2017-01-12     Global Times     visits:0

By Chen Qingqing


Chinese investment in African countries like Tanzania can help local industries better integrate into the global value chain, but hurdles like depreciation of local currencies and a deteriorating business environment remain, experts said on Wednesday.  


China and Tanzania share a long history of cooperation, tracing back to the 1960s, which also serves as bridge of friendship between China and Africa, Cheng Cheng, associate research fellow with the Chongyang Institute for Financial Studies at Renmin University of China, told the Global Times on Wednesday. 


"However, cooperation between the two countries faced difficulties in the last two years, as the economic outlook of the East African nation was not as good as expected amid restructuring," he said. 


Chinese Foreign Minister Wang Yi met Tanzanian Prime Minister Kassim Majaliwa in Dar es Salaam, capital of Tanzania, on Tuesday (Tanzanian time), and pledged to push forward cooperation between the two countries, according to the website of China's Ministry of Foreign Affairs. Tanzania is willing to work with China and Zambia to revitalize the Tanzania-Zambia Railway and to let China play a greater role in its development, according to the website. 


At least 200 factories are planned to launch in the country within the next three years under China-Tanzania cooperation, creating 200,000 jobs, Mindi Kasiga, head of communications in the Ministry of Foreign Affairs and East African Cooperation, was quoted as saying by local online news site dailynews.co.tz on Friday. 


"Minister Wang's visit turned some outcomes of the Johannesburg Summit into concrete result," Cheng said. 


As an important outcome of the Johannesburg Summit of the Forum on China-Africa Cooperation in December 2015, the China-Africa Cooperation Johannesburg Action Plan (2016-18) outlines cooperation in various sectors such as agriculture and infrastructure. 


China is Tanzania's largest trading partner, according to a November 2015 post on the website of the Economic and Commercial Representation of China in Tanzania. Total trade volume between the two nations hit a record high of $4.32 billion in 2014 and reached $2.31 billion in the first half of 2015, which is the latest data available. 


As a follow-up to the summit, cooperation between China and African countries is evolving from government- to market-driven, from merchandise trade to capacity and processing trade and from contractor model to integration of investment, installation and operation, which will change Chinese companies' way of investing and operating business in Africa, Cheng noted. 


"The market-driven business will help allocate resources. The major player in investing in Africa should be companies instead of governments," he said. 


Challenges remain 


Although reforms set by Tanzania President John Magufuli have been taking shape and have renewed the economic outlook of the country, the depreciation of the Tanzanian shilling has weighed on business, Cheng noted. 
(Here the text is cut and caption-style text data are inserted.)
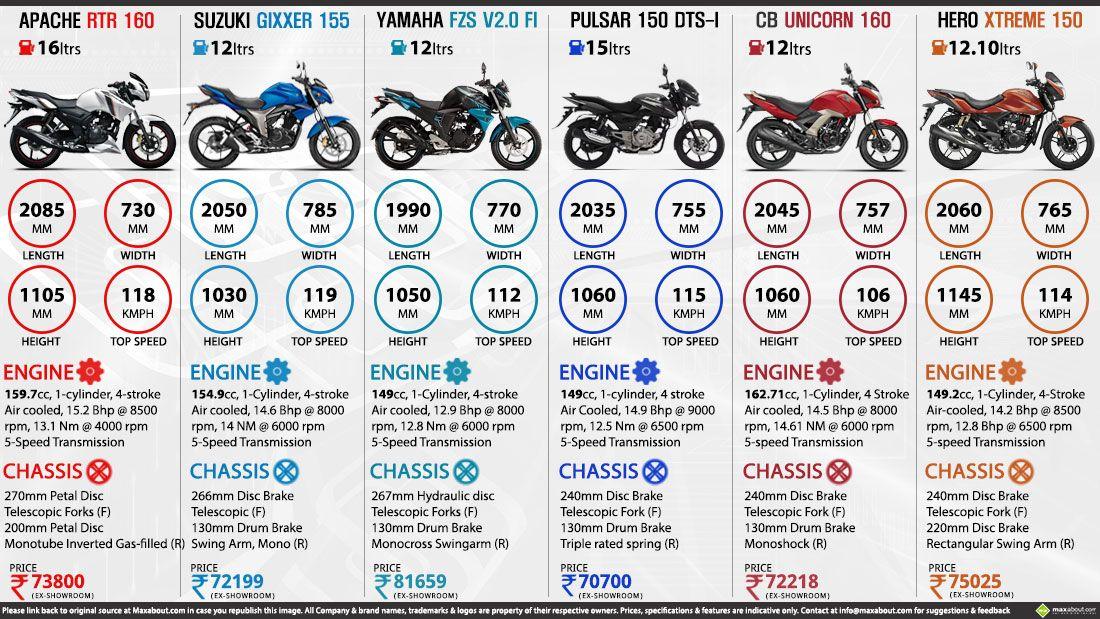 Apache Rtr 160 Vs Suzuki Gixxer Vs Yamaha Fzs Vs Pulsar 150 Vs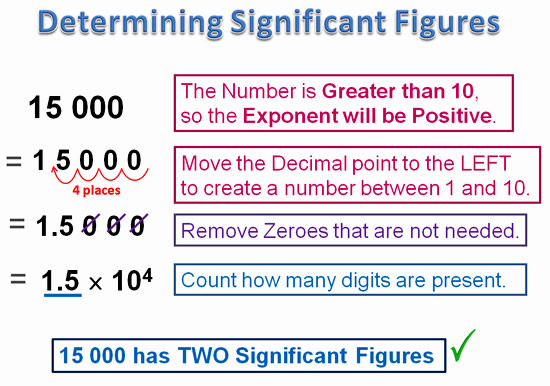 Significant Figures 5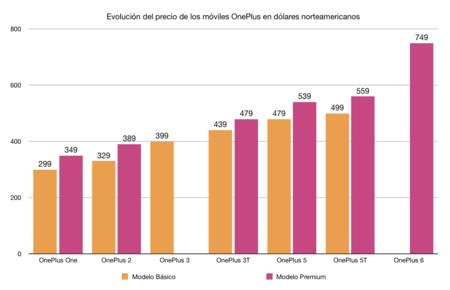 Evolución del precio de OnePlus
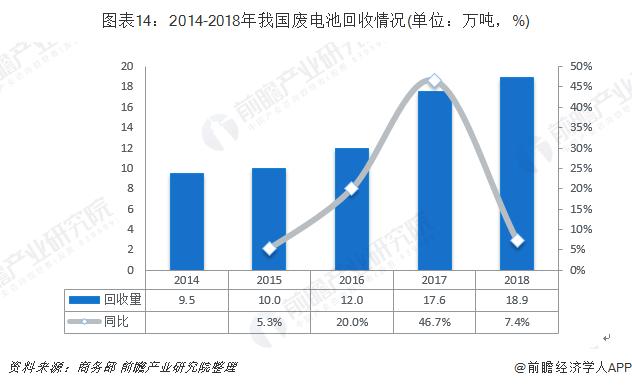 图表14:2014-2018年我国废电池回收情况(单位:万吨,%)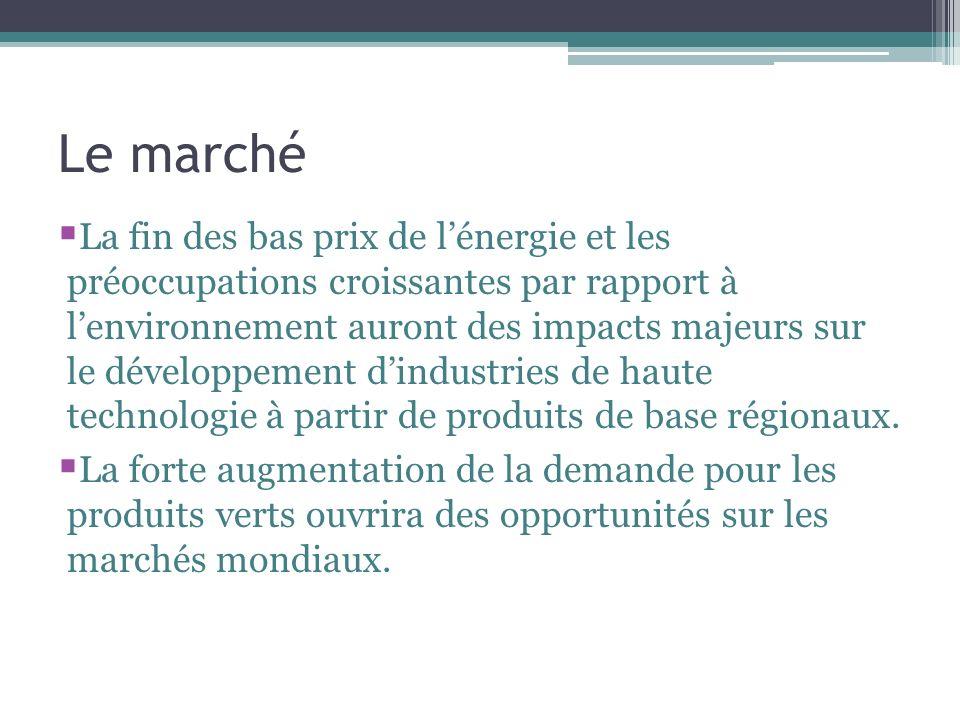 Le marché La fin des bas prix de lénergie et les préoccupations croissantes par rapport à lenvironnement auront des impacts majeurs sur le développement dindustries de haute technologie à partir de produits de base régionaux.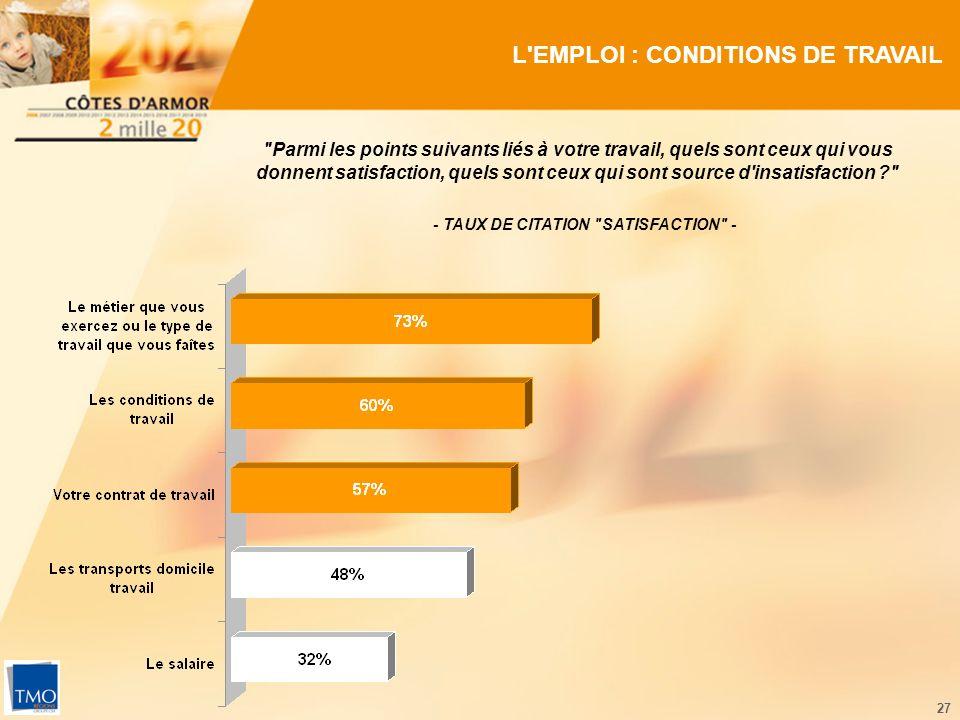 27 L'EMPLOI : CONDITIONS DE TRAVAIL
The depreciation of the currency creates uncertainty for trade and business, a representative from a Chinese company invested in Tanzania, who prefers not to be identified, told the Global Times on Wednesday night. 


Other African countries have been dealing with slowing economic growth, which impacted Chinese investments through shrinking profits or with tightened restrictions on foreign currencies, said He Wenping, a research fellow at the Institute of West-Asian and African Studies, Chinese Academy of Social Sciences.


The major reason behind the sluggish economic growth in Africa is that countries are seen as sources of raw materials, and have not taken part in the global value chain, said Cheng. 


"China has been pushing industrial capacity cooperation with Africa in an effort to help integrate local industries into the chain, which is fundamentally different from the cooperation model between Africa and Western countries," he said, noting that this also requires continuous improvements in the local business environment. 


In addition to paving a way for further development of trade, African countries should work more on enhancing intercontinental convenience. For example, figuring out favorable tariff policies between countries, He noted. "There are limitations now, which hinder the economic growth of the continent as a whole," He added.